2. One of the first exercises was to practice an interview with someone we did not know, then re-tell the interview to introduce this person to our group (there were 3 groups, each with around 10 people in each group, my group had Dawn Rogala, Helen Ingalls, Jeffrey Martin, Matthew Skopek, Mika Yoshitake, Nancie Ravenel, Narayan Khandekar, Steven O’Banion, and Tiarna Doherty.  Looking over the list of workshop attendees I see it is all alphabetical by first name, another nice touch.  I interviewed Narayan Khandekar, Senior Conservation Scientist, Straus Center for Conservation and Technical Studies. I learned about his very impressive career, all the places he has worked, and a few off-topic facts like his fascination with the city of Los Angeles.

INCCA workshop screen

We absorbed a great deal of information from Richard Candida Smith, Jill Sterrett, Jess Rigelhaupt, and Gwynne Ryan.   It was an environment where we were given a great deal of information and then allowed to workshop some of that information in our interviews with colleagues.
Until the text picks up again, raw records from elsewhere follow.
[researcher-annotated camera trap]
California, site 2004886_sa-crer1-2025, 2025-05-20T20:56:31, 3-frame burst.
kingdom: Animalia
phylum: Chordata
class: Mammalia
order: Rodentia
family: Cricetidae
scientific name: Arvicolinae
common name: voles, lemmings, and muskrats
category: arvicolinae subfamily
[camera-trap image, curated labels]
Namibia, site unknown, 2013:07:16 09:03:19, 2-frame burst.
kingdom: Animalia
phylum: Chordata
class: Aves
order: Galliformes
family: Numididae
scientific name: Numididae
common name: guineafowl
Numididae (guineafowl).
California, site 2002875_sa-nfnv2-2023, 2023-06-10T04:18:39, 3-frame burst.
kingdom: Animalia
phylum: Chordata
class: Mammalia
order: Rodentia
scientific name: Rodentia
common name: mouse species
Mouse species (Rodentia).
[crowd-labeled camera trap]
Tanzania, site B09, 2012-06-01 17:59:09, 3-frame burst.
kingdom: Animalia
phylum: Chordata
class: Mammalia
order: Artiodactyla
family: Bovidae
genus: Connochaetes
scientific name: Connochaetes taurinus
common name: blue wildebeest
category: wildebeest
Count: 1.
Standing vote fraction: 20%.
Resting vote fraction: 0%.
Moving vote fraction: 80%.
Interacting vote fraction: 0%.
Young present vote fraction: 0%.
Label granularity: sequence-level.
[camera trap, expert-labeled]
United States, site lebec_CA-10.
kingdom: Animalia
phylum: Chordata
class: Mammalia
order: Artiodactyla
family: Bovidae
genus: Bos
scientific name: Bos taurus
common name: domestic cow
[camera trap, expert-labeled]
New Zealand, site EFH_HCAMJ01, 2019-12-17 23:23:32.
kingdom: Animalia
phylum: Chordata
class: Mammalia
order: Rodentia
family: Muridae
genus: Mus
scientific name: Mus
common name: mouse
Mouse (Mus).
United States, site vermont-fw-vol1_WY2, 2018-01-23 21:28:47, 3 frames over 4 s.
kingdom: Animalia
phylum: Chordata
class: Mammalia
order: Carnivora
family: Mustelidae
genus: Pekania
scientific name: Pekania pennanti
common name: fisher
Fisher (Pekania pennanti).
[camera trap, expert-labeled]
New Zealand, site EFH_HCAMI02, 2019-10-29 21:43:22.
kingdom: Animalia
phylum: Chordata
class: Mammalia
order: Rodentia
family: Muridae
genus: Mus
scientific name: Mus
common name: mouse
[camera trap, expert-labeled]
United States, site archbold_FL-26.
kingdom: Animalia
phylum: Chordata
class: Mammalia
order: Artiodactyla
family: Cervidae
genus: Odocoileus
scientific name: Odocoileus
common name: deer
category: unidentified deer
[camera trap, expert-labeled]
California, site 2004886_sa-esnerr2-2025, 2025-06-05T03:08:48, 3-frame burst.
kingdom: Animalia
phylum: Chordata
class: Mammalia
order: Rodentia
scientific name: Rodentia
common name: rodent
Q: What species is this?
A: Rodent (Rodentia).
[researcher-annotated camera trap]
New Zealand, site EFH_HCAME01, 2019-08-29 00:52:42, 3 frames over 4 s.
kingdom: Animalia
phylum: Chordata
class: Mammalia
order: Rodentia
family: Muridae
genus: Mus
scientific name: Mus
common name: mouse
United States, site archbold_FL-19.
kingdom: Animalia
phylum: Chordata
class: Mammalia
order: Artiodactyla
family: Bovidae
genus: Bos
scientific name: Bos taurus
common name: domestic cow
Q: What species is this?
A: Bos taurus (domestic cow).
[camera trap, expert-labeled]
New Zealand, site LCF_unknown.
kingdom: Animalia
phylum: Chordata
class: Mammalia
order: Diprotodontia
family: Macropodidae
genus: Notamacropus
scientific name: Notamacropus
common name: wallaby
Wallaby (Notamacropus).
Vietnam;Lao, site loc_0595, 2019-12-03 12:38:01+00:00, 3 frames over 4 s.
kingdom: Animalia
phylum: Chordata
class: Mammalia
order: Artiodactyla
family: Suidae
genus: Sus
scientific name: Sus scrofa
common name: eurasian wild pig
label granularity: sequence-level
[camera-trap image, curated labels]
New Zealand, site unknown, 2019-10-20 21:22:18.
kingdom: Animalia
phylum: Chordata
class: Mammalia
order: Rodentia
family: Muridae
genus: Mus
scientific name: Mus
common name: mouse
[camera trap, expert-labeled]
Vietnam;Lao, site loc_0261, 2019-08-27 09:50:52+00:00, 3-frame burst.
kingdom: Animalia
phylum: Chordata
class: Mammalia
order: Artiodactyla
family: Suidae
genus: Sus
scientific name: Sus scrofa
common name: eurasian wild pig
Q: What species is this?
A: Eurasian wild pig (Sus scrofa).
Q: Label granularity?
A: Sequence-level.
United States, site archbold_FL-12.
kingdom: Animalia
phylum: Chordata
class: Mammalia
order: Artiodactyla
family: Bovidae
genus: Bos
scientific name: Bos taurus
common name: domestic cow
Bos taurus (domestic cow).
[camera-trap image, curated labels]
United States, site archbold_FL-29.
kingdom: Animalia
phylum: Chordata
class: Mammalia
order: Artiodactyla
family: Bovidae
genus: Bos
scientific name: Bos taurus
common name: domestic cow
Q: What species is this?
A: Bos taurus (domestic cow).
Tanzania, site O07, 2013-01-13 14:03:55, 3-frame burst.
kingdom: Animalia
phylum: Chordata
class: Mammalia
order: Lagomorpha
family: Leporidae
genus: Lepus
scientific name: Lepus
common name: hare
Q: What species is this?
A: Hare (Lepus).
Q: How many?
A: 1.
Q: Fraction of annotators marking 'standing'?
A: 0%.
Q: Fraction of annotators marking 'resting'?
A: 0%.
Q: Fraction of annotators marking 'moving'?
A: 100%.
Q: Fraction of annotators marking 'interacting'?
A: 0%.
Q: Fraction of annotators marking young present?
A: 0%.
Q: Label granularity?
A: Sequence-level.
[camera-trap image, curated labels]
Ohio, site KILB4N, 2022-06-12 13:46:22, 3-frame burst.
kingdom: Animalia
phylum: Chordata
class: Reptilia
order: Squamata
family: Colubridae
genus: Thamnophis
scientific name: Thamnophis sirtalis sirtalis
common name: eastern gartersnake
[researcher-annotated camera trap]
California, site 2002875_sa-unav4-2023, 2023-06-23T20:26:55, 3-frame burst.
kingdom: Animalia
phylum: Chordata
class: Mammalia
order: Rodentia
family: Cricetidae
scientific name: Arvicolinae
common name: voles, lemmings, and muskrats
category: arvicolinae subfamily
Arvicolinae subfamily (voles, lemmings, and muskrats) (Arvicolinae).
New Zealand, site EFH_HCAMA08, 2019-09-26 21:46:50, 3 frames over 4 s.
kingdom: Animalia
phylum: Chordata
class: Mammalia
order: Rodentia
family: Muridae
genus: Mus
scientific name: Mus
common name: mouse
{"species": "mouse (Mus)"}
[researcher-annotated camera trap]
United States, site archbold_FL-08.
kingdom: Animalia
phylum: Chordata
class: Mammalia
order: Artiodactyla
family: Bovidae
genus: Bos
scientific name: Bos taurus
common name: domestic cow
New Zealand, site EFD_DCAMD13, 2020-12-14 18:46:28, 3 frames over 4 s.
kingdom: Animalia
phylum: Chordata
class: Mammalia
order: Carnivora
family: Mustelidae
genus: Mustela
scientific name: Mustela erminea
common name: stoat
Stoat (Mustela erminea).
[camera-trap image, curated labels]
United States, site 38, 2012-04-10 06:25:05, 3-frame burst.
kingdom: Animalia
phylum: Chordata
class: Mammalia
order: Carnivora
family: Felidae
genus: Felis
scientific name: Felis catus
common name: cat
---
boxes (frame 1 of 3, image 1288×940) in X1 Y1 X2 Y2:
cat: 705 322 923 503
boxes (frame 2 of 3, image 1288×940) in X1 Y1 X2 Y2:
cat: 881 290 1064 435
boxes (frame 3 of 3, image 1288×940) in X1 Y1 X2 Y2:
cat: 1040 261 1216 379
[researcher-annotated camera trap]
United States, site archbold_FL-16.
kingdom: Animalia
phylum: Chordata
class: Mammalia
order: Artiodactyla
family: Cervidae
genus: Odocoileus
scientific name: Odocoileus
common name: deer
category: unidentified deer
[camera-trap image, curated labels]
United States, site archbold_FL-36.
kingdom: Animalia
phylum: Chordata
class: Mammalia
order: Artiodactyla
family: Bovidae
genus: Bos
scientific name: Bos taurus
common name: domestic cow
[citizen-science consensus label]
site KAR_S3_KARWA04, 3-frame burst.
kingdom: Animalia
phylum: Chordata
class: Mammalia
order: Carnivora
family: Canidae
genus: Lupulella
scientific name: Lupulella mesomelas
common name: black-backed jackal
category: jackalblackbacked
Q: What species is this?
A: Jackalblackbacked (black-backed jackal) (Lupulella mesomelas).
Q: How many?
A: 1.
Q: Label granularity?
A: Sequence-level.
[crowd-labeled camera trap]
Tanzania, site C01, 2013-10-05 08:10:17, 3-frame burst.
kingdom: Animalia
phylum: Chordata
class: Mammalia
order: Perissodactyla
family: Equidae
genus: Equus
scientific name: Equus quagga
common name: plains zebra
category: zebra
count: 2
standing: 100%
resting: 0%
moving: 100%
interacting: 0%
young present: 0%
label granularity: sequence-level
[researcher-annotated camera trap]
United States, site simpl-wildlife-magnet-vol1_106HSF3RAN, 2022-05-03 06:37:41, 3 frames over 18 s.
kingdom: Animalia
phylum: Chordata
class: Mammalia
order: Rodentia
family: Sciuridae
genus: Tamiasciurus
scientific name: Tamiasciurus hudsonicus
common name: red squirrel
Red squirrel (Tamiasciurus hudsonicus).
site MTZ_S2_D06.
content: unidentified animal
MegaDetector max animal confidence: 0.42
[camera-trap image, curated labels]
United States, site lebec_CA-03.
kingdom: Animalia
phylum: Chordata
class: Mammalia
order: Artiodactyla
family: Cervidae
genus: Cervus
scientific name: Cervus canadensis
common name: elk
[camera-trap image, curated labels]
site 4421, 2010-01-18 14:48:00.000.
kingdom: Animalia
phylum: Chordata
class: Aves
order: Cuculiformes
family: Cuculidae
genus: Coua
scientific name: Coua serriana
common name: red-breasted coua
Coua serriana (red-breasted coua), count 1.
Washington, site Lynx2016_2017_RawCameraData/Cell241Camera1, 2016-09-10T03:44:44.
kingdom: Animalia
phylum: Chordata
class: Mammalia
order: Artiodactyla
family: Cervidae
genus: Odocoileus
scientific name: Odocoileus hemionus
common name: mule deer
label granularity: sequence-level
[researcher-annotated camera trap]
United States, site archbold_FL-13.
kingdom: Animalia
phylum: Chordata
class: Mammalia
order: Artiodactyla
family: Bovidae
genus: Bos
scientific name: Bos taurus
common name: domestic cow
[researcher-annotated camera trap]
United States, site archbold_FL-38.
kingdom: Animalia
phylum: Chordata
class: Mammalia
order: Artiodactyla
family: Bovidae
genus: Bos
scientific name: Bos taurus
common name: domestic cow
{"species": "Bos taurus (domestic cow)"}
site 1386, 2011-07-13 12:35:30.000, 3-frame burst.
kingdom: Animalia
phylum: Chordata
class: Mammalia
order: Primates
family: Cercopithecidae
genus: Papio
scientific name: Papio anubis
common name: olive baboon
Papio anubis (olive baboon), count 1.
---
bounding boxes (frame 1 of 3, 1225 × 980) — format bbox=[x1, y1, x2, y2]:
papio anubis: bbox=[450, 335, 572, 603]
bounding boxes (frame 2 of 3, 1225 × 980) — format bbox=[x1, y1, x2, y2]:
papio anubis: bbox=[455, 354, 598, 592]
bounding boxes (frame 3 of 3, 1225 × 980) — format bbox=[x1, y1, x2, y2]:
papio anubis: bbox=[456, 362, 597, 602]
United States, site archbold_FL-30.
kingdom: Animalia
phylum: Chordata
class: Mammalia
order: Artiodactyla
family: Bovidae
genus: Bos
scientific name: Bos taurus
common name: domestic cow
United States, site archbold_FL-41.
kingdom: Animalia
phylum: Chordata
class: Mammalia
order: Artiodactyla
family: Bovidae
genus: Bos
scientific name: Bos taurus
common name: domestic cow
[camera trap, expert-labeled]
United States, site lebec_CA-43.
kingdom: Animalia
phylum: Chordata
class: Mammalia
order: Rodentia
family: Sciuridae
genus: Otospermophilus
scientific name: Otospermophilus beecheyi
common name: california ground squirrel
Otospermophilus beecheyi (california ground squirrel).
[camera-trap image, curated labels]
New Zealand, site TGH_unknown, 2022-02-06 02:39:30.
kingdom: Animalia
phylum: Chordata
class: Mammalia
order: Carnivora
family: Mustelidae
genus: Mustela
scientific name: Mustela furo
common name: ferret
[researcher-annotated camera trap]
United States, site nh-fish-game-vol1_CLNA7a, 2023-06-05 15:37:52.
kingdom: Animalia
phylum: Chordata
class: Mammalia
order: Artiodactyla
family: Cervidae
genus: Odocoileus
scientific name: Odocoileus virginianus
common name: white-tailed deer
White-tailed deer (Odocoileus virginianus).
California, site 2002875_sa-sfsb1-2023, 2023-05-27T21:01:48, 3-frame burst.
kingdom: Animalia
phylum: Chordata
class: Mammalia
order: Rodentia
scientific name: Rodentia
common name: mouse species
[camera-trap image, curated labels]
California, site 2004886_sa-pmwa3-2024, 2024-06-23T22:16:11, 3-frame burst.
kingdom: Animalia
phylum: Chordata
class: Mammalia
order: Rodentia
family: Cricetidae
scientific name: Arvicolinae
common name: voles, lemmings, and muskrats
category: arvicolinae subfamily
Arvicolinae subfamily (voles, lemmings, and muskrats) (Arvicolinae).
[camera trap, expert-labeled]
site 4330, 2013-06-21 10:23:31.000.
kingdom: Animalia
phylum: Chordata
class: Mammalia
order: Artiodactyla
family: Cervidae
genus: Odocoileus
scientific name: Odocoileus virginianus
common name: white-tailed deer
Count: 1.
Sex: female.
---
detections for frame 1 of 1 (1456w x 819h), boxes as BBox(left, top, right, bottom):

A question that kept coming up in my mind was the purpose of these artist interviews.  Richard Candida Smith said at the beginning that having a goal for an interview is very important, communicating this goal to the artist, then having one interview and following up with more interviews to further discover more information.  I keep hearing interviews and thinking about the role of conservation and therefore the goal of conservation of contemporary art and here is what I have concluded,

It seems like many conservators approach these interviews as if they are asking permission to preserve a work of art, there are questions like “How do you [the artist] feel about your object deteriorating?” This seems a bit naive, once the object leaves an artist’s studio and changes hands to a collector or museum, is how the artist feels about it relevant anymore? They are no longer creating the art, and if they claim that deterioration is a part of the creation of the object should they have something about that in the artist statement?

However, I can see why this question has become commonly asked in these artist interviews.  I feel it is a holdover from ethnographic interviews and consultations with indigenous peoples, like those at the National Museum of the American Indian.   In these interviews the conservator is questioning an indigenous person about an object of their culture. The interview implies that the ethnographic object is ‘alive’ and the cultural representative still ‘owns’ the tangible and intangible properties of the object that make it a part of their culture.  The cultural representative can tell the conservator what tangible and intangible properties must be preserved for the object to remain ‘alive’.

While this is the right de-colonial approach for indigenous materials, it is a problematic approach for contemporary art.  The artist still has the power to renounce a work of art using the VARA legislation (see a previous discussion of VARA and conservation), but how the artist feels about deterioration does not set a standard by which a conservator should base their treatment.  Actually, VARA specifically states that deterioration through natural processes does not provide a grounds for which an artist can renounce a work.  I would be interested in hearing what an artist would say if they are questioned ‘What could I do as a conservator to make you renounce this artifact as your work?’.  It would certainly be interesting.

In my experience, artists create art, art historians and curators contextualize art, and conservators conserve art, while there should be an awareness of each by the other we should be careful not to ask artists to contextualize or conserve their art, isn’t that our job?